From decentralisation policy, through Poverty Eradication Action Plan (PEAP), Plan for Modernisation of Agriculture (PMA), to the recent Prosperity for All (PFA), successive Development Plans (DPs) and African Peer Reviews (APRs), Uganda has had dismal performance in spite of excellent legal and policy frameworks and veiled political good will. Any MP who is not aware and ashamed of this reality does not qualify to be in parliament. The solution is clearly not in making legal frameworks, however necessary they are, but to understanding the cause and finding solutions for their abhorrent failure.

Uganda is actually in a favorable position since adequate regulations and procedures for the management of natural resources have already been put in place. The passing of the 2005 Access to Information Act (AIA) and the 2008 Oil and Gas Policy (OGP) benchmark significant progress in ensuring transparency in the governance of resources. OGP particularly recognises the importance of public participation, and provides for the implementation of the Extractive Industries Transparency Initiative (EITI). This must certainly be credited as an enormous improvement on the 1985 Petroleum Exploration and Production Act (PEPA), which was oblivious of any ‘downstream’ activities, particularly local consultation in the decision-making process. These might have some loopholes, but to slap bans on transactions instead of filling the gaps is like throwing the child with the littered bath.

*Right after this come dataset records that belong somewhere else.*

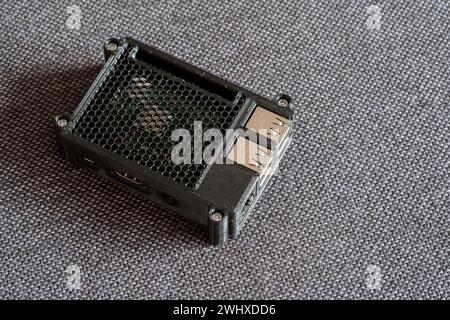 Raspberry Pi small format computer in a 3D printed protective case object closeup, nobody. Single board computers and 3d printed accessories concept, Stock Photo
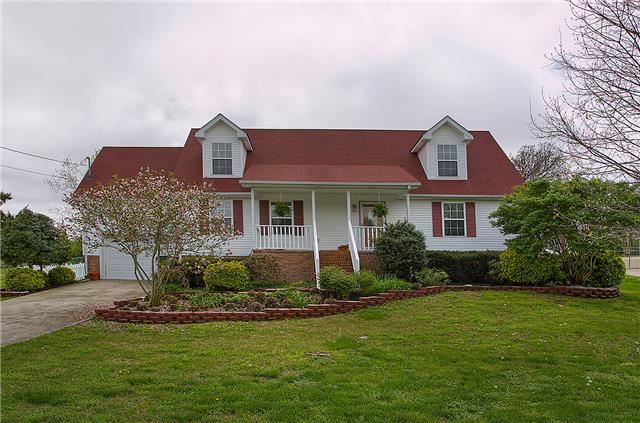 629 Peach Valley Road Gallatin, TN 37066 - Photo 1 of 20 Impressive Cape Cod in private setting. Large deck. Fenced backyard.Raised stone walls line sidewalk. Beautifully landscaped. Walk to Gallatin Marina.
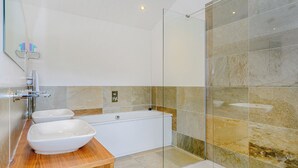 Une salle de bain moderne avec une baignoire, un grand lavabo blanc et une cabine de douche en verre.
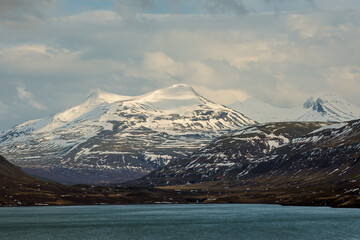 Iceland's diverse landscape features majestic mountains, dramatic coastlines, glaciers, and...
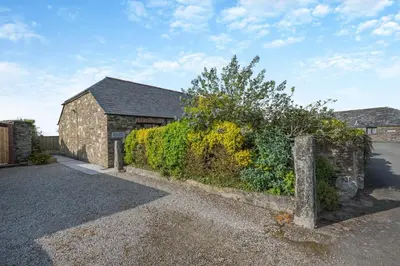 a stone building with a hedge next to a house at 3 Bed in St. Merryn oc-m29320 in St Merryn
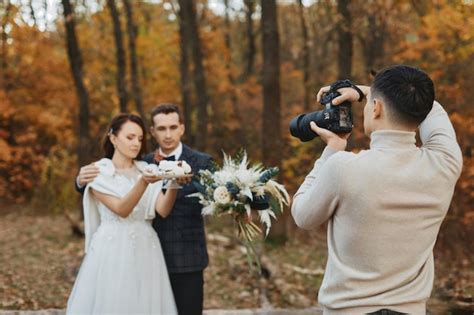 A wedding photographer interacting with a happy couple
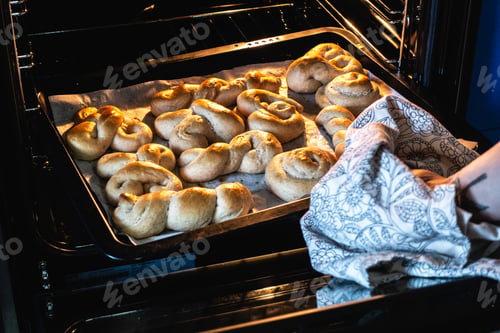 Preview: Woman taking out homemade baked dessert from oven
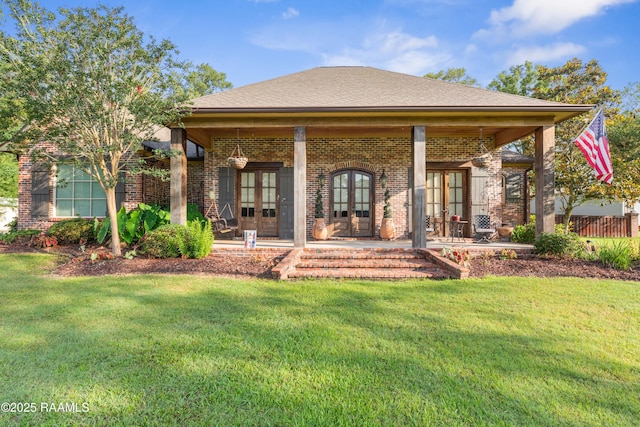 124 Edmund Ln, Eunice, LA 70535 - back of property featuring french doors, brick siding, a lawn, and a patio
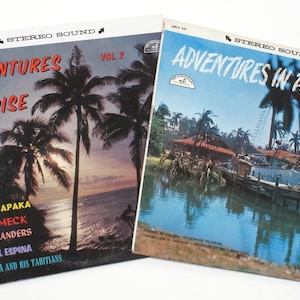 May include: Two vintage vinyl records with a tropical theme. The covers feature palm trees, a sunset, and a boat in a lagoon. The text on the covers reads "Adventures in Paradise" and lists the artists: Alfred Apaka, Roy Smeck, The Islanders, Angel Espina, and Terorotua and His Tahitians.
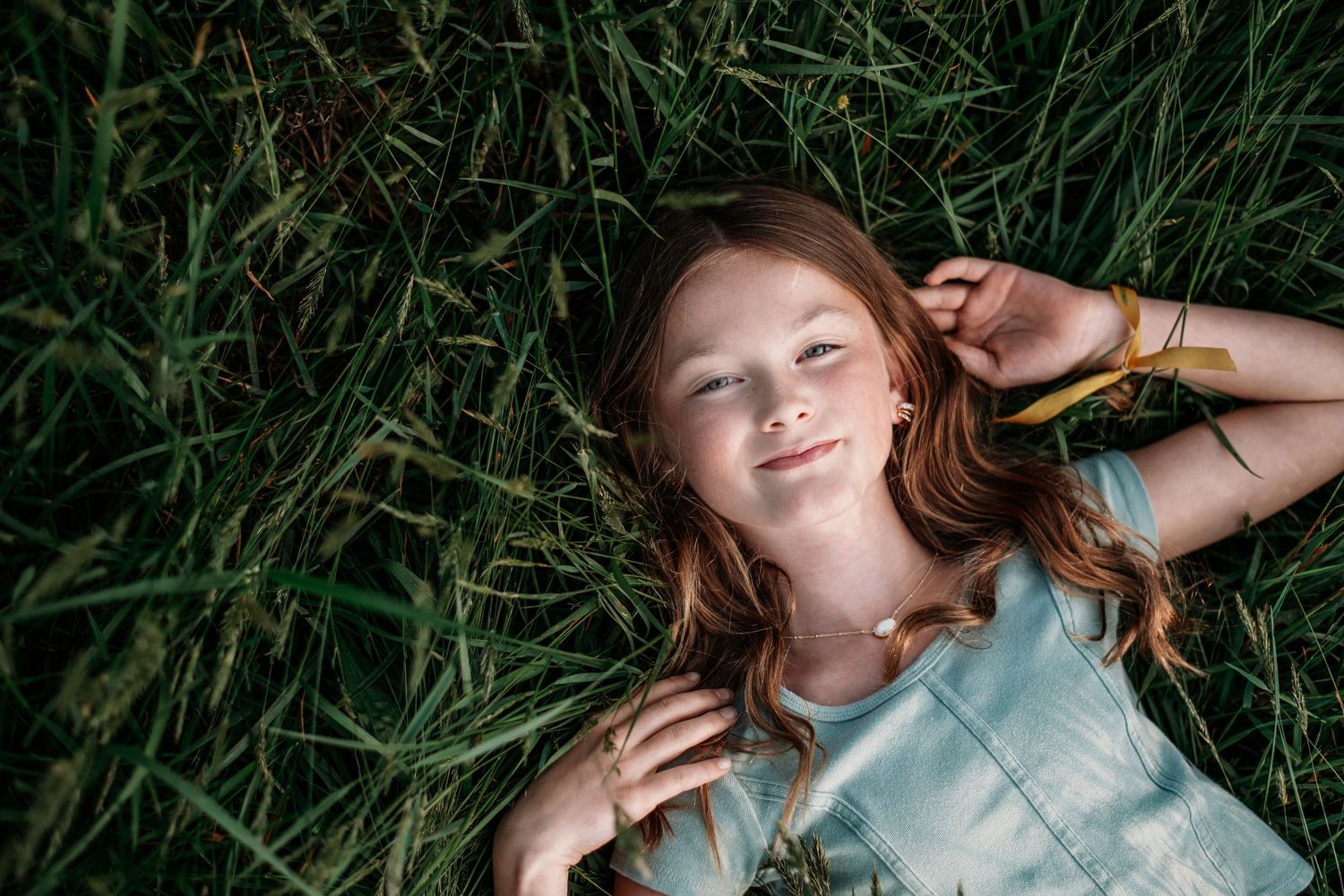 Top view portrait of someone lying in tall green grass on a sunny day.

Besides, parliamentarians would make a strong case if, armed with scientific and comparative studies about similar contracts, solicited expert opinion, assessment of the competency of the contracting parties, and with projected costs for losing time, showcased the merits and demerits of the current PSAs and providing the more viable alternatives. Frustratingly, none of their arguments are substantive but procedural. Eventually, parliament does not help the electorate whose interests they purport to represent to know the costs and benefits for either carrying on with or abandoning the PSAs. By not providing these vital details but insisting on legislating, albeit their official role, the parliament is clearly engaged in parroting, not securing public utility of the rich resource as claimed.

In the end, all this works to validate Mwenda’s trepidation that parliament risks to make a ‘bad’ deal worse. But more critically, it also brings to question the parliament’s seriousness in executing its mandate. In fact I think it’s time parliament revised its rules of procedure to allow room for robust consultation and expert input especially in technical matters, prior to debate. Using the parliament merely as a theatre for expressing uninformed opinion, personal bias, unfounded fears and emotions as opposed to informed debate will simply not help.

As a way forward, I believe the agitation should be on compelling the government to fully implement the existing policies; filling the existing legal and policy gaps; adoption of EITI in accordance with the 2008 Oil and Gas Policy; free access to information in accordance with the 2005 Access to Information Act; and shielding the economy, more especially the agricultural and tourism sectors, from higher oil liquidity and resulting inflationary pressures.